Fanny was a kind-hearted, sensible girl, who had been well brought up by a painstaking mother. She understood all sorts of needlework, plain and ornamental; and she taught Madge the use of needles and knitting-pins, with which the poor child beguiled many a weary hour. Fanny had lately become interested in a sewing-school established by the directresses of the "Home;" and Madge was never weary of hearing of the sayings and doings of the children.
"How I wish I could do something for the poor little things!" said she, one day. "I would not so much mind being sick, if I could only do any thing to help other people."
"Suppose we let Madge prepare the patchwork," said Mrs. Cutler, when her daughter repeated Madge's remark. "You can soon show her how.
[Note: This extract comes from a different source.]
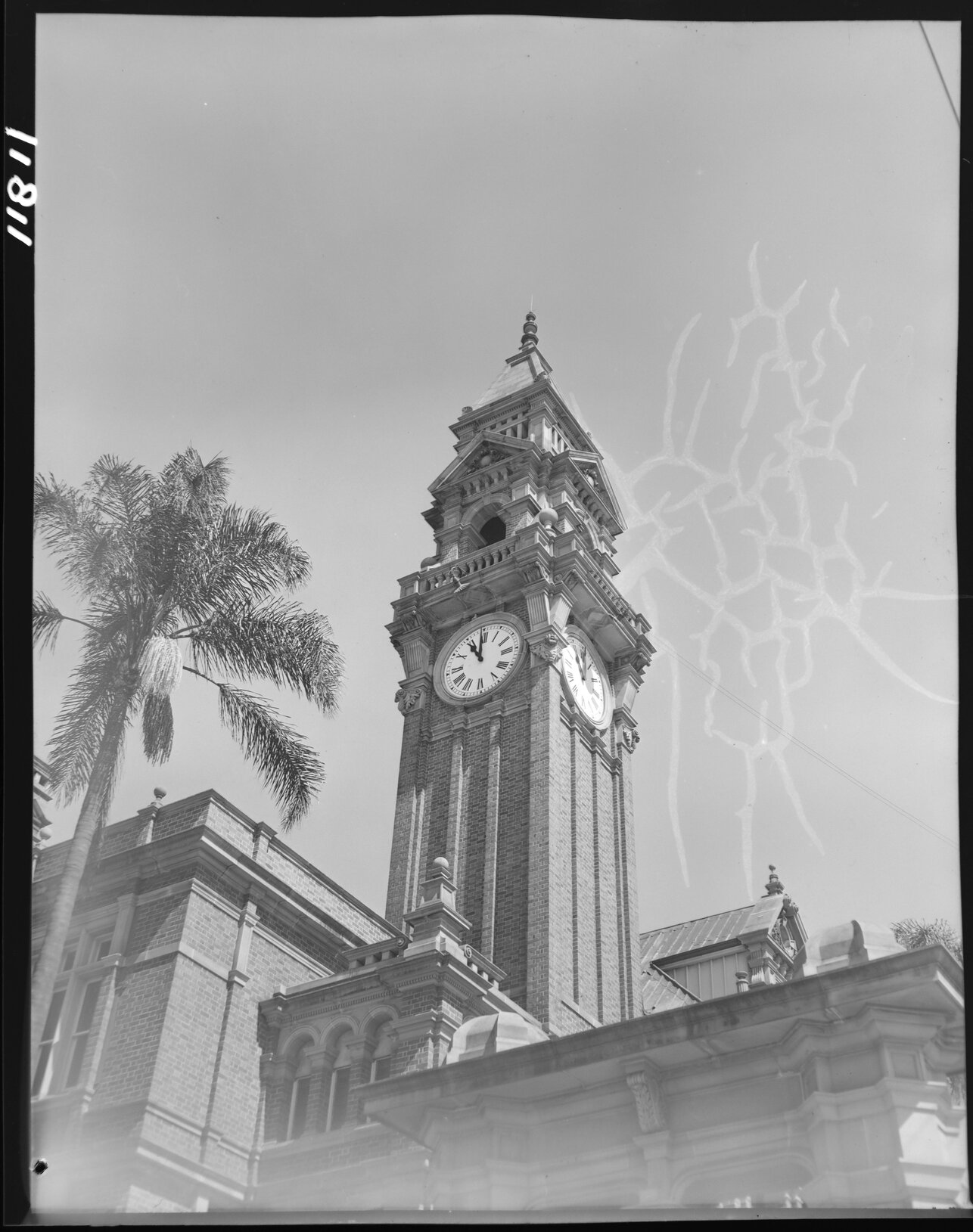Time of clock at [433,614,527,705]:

It will be easy work for her, and will really take a great deal off our hands, while at the same time it will afford her the pleasure of making herself truly useful."
Badge was delighted with the idea, and soon learned to fit and baste the pieces with required accuracy. A great deal of patchwork was needed; for the school was large and contained many new beginners.
It happened one day that Madge received the now rare pleasure of a morning visit from her father. She was surrounded by piles of pieces of all sorts and qualities, and had no time to put them away.
"And what is all this for?" asked Joseph. "Have you grown tired of your worsted-work and taken to piecing bed-quilts?"
"It is for the sewing-school," replied Madge, not without fear and trembling; for she was never certain of her father's mood. "Mrs. Cutler and Fanny have classes, and I am basting the patchwork for them. The children are all very poor, and have no work of their own, you know," she continued, timidly watching her father's face as she spoke; "and it is so nice to feel that I am helping somebody."
"Poor child!" said her father, abruptly. "I wonder where you got your disposition?"
"You don't mind: do you, father?" asked Madge.
"Mind! No, child! Any thing to amuse you. You may have this to buy something for your poor children," said he, throwing a ten-dollar note into her hands. "Better it should go that way than in buying things to—" He did not finish his sentence.
[Illustration: _Opposite Neighbours._ "Poor child! I wonder where you got your disposition?"
"There! I have at least done one good thing to-day," he said, as he descended the stairs.
Agnes grudged every penny bestowed upon Madge, regarding it as so much taken from Herbert, who, she declared, had hardly decent clothes to wear. If Madge was so fond of sewing, she might work for her little brother. She was sure embroidering and braiding his dresses and petticoats was prettier work, and ought to be much more agreeable to her sisterly feelings, than sewing for a parcel of children who were no-way related to her.
And, besides, Agnes had a special spite towards the Home because Letty was one of the managers. Madge's charitable labours would have come to an untimely end but for her father's interference. He declared the child should work at what she liked and for whom she liked.